BEGIN

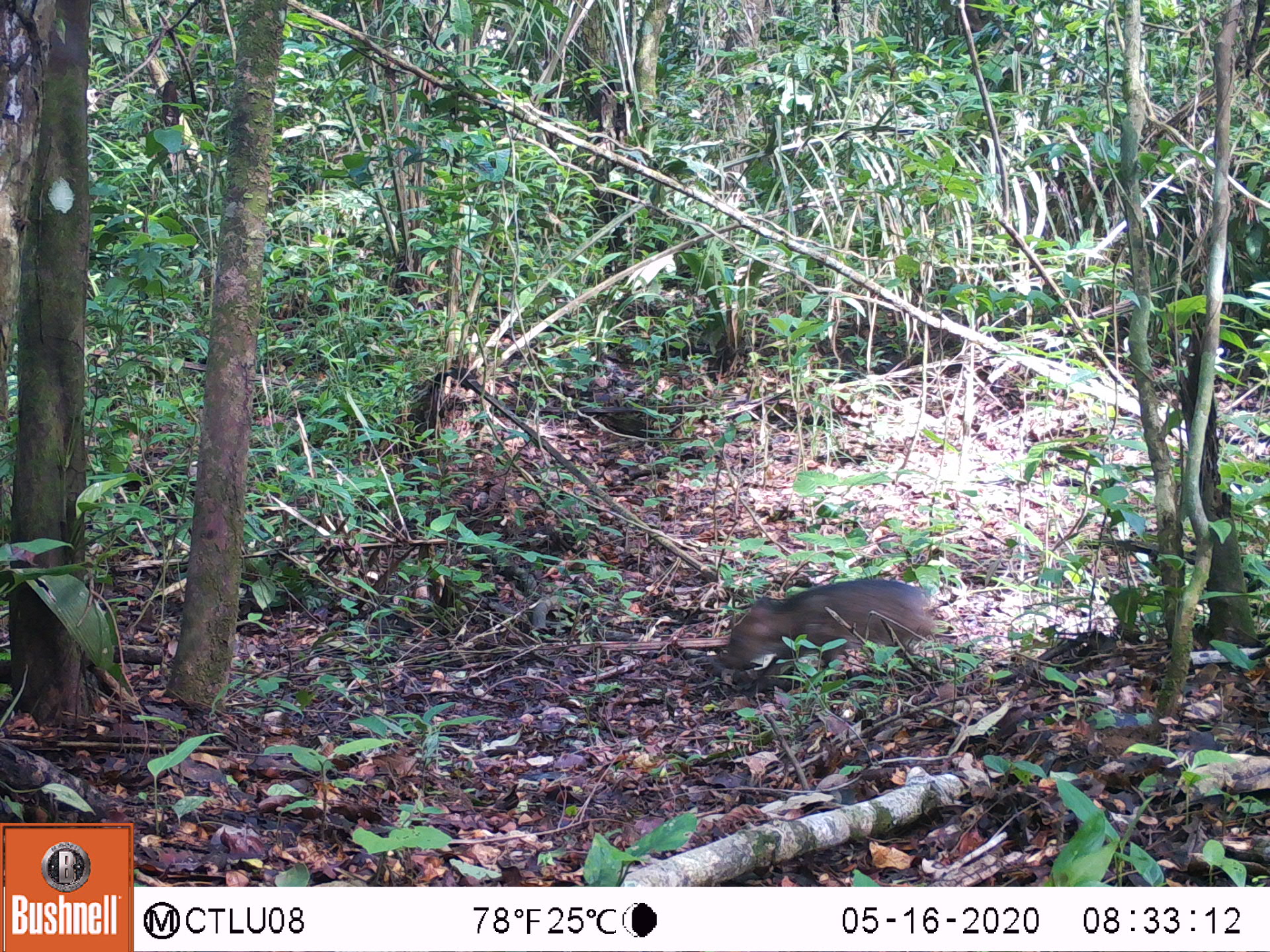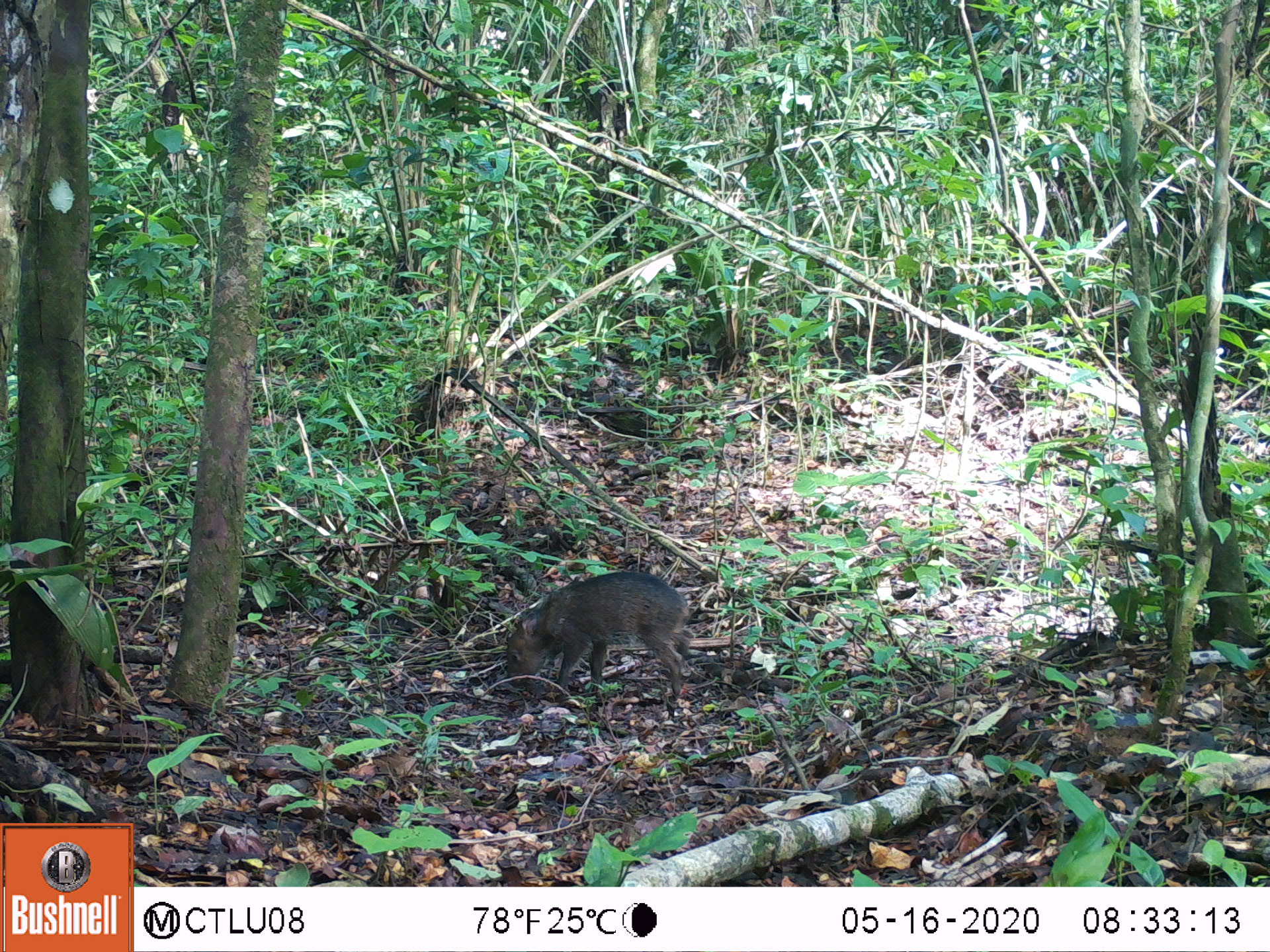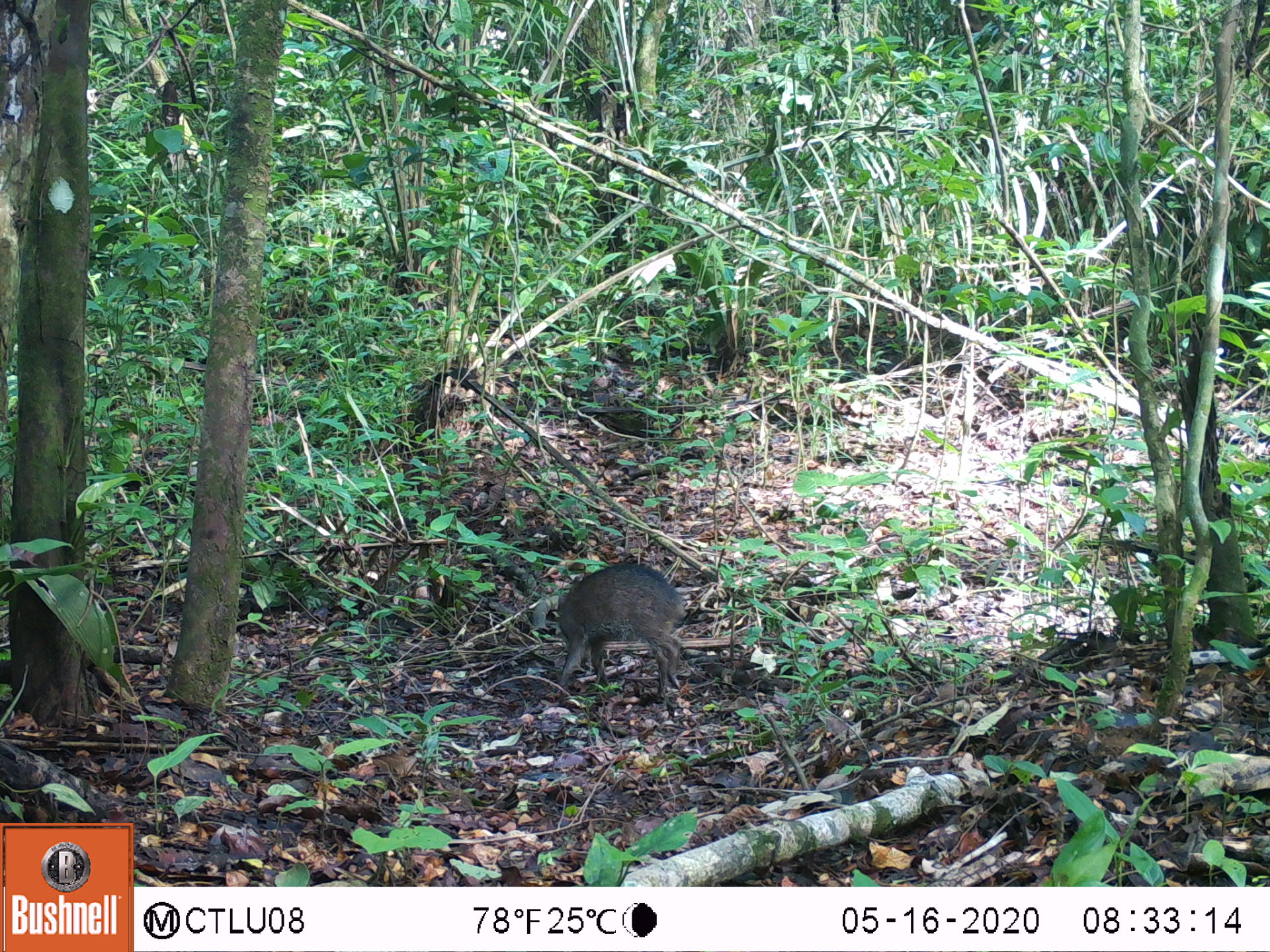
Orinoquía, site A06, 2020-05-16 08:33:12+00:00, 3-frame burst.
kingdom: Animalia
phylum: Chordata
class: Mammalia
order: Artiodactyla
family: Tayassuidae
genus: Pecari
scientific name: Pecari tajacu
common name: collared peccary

END

» Directions for this task:
The line containing "phylum: Chordata" and every line after it, through the end of the records above: output exactly those, and nothing else.

» Written answer:
phylum: Chordata
class: Mammalia
order: Artiodactyla
family: Tayassuidae
genus: Pecari
scientific name: Pecari tajacu
common name: collared peccary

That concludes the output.